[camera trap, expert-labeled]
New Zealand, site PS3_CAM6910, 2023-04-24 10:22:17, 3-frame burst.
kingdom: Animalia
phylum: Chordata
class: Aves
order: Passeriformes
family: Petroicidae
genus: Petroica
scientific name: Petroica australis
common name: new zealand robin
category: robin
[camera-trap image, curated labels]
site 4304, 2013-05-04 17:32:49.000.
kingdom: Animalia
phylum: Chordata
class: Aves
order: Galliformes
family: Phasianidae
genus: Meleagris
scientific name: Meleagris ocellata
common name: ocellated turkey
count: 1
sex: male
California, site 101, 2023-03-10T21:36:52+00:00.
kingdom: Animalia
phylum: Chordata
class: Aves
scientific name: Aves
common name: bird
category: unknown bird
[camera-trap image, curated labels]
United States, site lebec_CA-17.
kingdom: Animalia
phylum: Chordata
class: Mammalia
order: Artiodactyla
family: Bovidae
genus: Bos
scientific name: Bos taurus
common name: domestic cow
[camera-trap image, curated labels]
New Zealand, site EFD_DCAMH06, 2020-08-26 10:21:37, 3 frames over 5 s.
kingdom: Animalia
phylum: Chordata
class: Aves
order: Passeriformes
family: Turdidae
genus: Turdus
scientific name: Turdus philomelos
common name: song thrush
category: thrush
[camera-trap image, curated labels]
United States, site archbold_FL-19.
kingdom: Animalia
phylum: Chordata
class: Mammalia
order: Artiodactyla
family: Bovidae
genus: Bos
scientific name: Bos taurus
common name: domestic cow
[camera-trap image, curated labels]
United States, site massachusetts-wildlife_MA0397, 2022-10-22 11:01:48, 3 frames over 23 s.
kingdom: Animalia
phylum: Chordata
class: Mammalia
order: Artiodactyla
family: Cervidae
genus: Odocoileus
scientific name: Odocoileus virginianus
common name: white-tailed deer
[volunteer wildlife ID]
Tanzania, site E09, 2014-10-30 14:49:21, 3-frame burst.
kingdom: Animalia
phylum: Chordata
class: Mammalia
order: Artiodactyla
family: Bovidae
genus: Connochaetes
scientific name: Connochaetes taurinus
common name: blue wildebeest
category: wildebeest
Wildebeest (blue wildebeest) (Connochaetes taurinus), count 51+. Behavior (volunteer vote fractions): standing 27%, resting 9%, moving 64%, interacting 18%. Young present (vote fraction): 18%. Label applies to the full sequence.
========================
EXERCISE GOAL: Restate the records above word for word.

EXERCISE OUTPUT:
[camera trap, expert-labeled]
New Zealand, site PS3_CAM6910, 2023-04-24 10:22:17, 3-frame burst.
kingdom: Animalia
phylum: Chordata
class: Aves
order: Passeriformes
family: Petroicidae
genus: Petroica
scientific name: Petroica australis
common name: new zealand robin
category: robin
[camera-trap image, curated labels]
site 4304, 2013-05-04 17:32:49.000.
kingdom: Animalia
phylum: Chordata
class: Aves
order: Galliformes
family: Phasianidae
genus: Meleagris
scientific name: Meleagris ocellata
common name: ocellated turkey
count: 1
sex: male
California, site 101, 2023-03-10T21:36:52+00:00.
kingdom: Animalia
phylum: Chordata
class: Aves
scientific name: Aves
common name: bird
category: unknown bird
[camera-trap image, curated labels]
United States, site lebec_CA-17.
kingdom: Animalia
phylum: Chordata
class: Mammalia
order: Artiodactyla
family: Bovidae
genus: Bos
scientific name: Bos taurus
common name: domestic cow
[camera-trap image, curated labels]
New Zealand, site EFD_DCAMH06, 2020-08-26 10:21:37, 3 frames over 5 s.
kingdom: Animalia
phylum: Chordata
class: Aves
order: Passeriformes
family: Turdidae
genus: Turdus
scientific name: Turdus philomelos
common name: song thrush
category: thrush
[camera-trap image, curated labels]
United States, site archbold_FL-19.
kingdom: Animalia
phylum: Chordata
class: Mammalia
order: Artiodactyla
family: Bovidae
genus: Bos
scientific name: Bos taurus
common name: domestic cow
[camera-trap image, curated labels]
United States, site massachusetts-wildlife_MA0397, 2022-10-22 11:01:48, 3 frames over 23 s.
kingdom: Animalia
phylum: Chordata
class: Mammalia
order: Artiodactyla
family: Cervidae
genus: Odocoileus
scientific name: Odocoileus virginianus
common name: white-tailed deer
[volunteer wildlife ID]
Tanzania, site E09, 2014-10-30 14:49:21, 3-frame burst.
kingdom: Animalia
phylum: Chordata
class: Mammalia
order: Artiodactyla
family: Bovidae
genus: Connochaetes
scientific name: Connochaetes taurinus
common name: blue wildebeest
category: wildebeest
Wildebeest (blue wildebeest) (Connochaetes taurinus), count 51+. Behavior (volunteer vote fractions): standing 27%, resting 9%, moving 64%, interacting 18%. Young present (vote fraction): 18%. Label applies to the full sequence.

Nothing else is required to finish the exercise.